En trois albums (Essam, le 4ème, sort en janvier), Imarhan est devenu un emblème de la nouvelle génération Touareg, célèbrant le quotidien de l’ardente jeunesse, entre l’immensité du désert et la vie citadine. Le son du groupe reflète leurs influences plurielles : les cinq jeunes musiciens originaires de Tamanrasset façonnent un univers où guitares hypnotiques, grooves rock et percussions sahariennes s’entremêlent pour vous offrir une transe sensorielle.
Menés par leur charismatique leader vocal, Imarhan déploie une performance captivante qui promet d’électriser le VIP. Une symbiose rare issue à la fois de leurs racines ancestrales, de balades D’Afrique sub sahariennes et de riffs de guitares.
Leur songwriting a quelque chose d’universel, on y parle de nature, d’espoir et de lutte, au travers de choeurs envoûtants et de poésie des grands espaces.
Power trio angevin, Gondhawa développe un brassage entre la folie du rock psyché, la beauté de mélodies d’inspiration orientale et l’énergie du garage.

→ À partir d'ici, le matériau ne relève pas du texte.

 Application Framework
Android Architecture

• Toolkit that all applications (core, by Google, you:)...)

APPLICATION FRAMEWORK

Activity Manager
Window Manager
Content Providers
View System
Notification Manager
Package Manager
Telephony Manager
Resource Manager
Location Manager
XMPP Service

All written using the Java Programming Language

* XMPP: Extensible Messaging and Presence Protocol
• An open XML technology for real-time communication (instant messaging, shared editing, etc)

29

Ils disent venir d’un monde nommé Gondhawa où la langue, le gondhawii, se veut universelle et emprunte des sonorités du Moyen-Orient, d’Asie, d’Europe et d’ailleurs.

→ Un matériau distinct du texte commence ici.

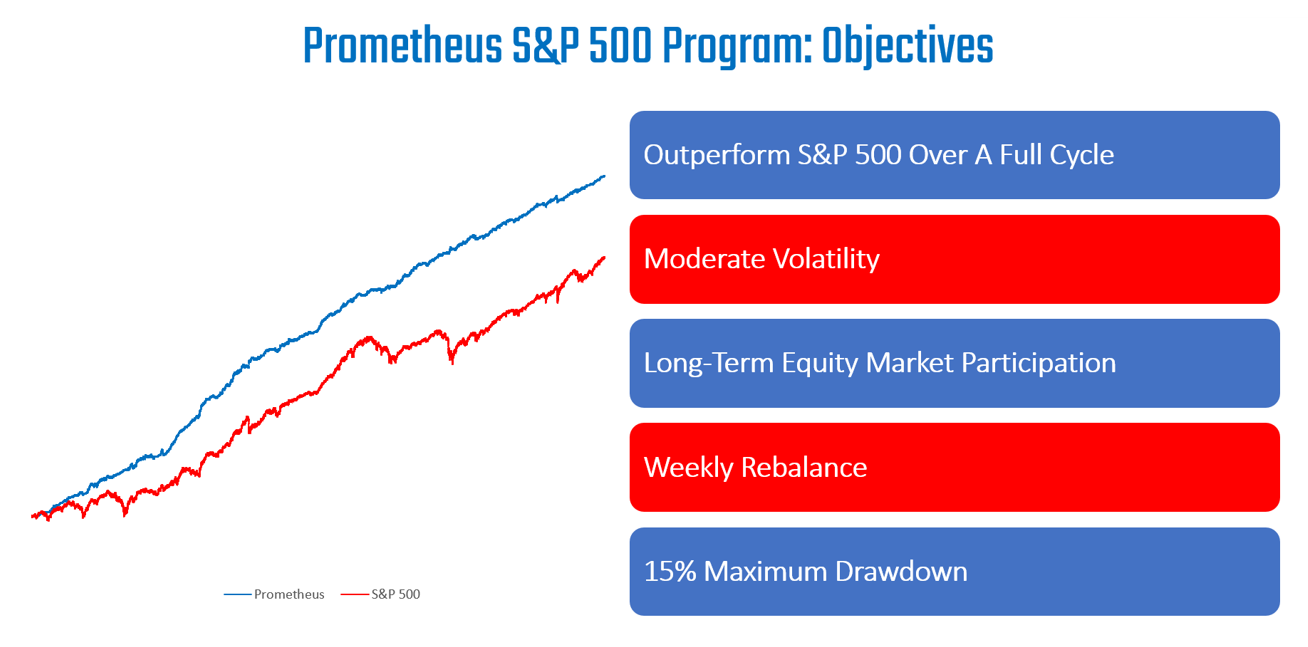 Prometheus S&P 500 Program: Objectives

Prometheus S&P 500

Outperform S&P 500 Over A Full Cycle

Moderate Volatility

Long-Term Equity Market Participation

Weekly Rebalance

15% Maximum Drawdown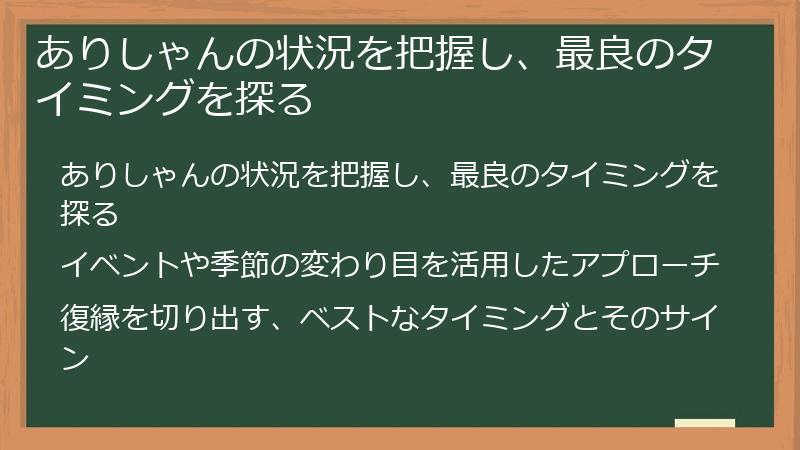 ありしゃんの状況を把握し、最良のタイミングを探る

ありしゃんの状況を把握し、最良のタイミングを探る

イベントや季節の変わり目を活用したアプローチ

復縁を切り出す、ベストなタイミングとそのサイン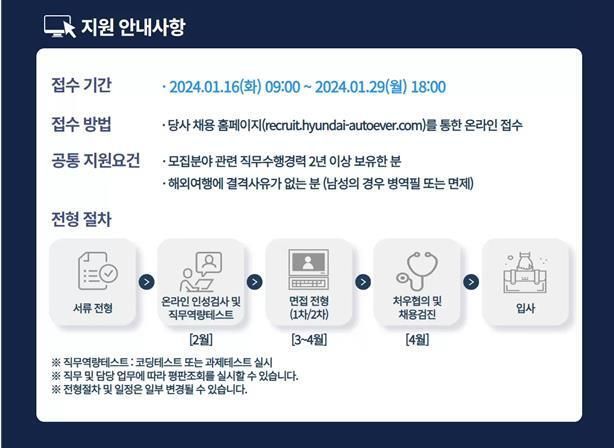 지원 안내사항

접수 기간 · 2024.01.16(화) 09:00 ~ 2024.01.29(월) 18:00

접수 방법 · 당사 채용 홈페이지(recruit.hyundai-autoever.com)를 통한 온라인 접수

공통 지원요건 · 모집분야 관련 직무수행경력 2년 이상 보유한 분
· 해외여행에 결격사유가 없는 분 (남성의 경우 병역필 또는 면제)

전형 절차

서류 전형

온라인 인성검사 및 직무역량테스트
[2월]

면접 전형 (1차/2차)
[3~4월]

처우협의 및 채용검진
[4월]

입사

※ 직무역량테스트 : 코딩테스트 또는 과제테스트 실시
※ 직무 및 담당 업무에 따라 평판조회를 실시할 수 있습니다.
※ 전형절차 및 일정은 일부 변경될 수 있습니다.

En ressort une musique sincère et singulière guidée par l’héritage et l’amour du rock des 70’s, complétée par une furieuse tendance au mélange et à l’exploration via l’ajout d’instruments traditionnels comme le sanxian, luth d’ori-gine mongol, ou encore l’incorporation d’une guitare mi-crotonale les rapprochant de groupe tel que King Gizzard and the Lizzard Wizard ou Flamingods.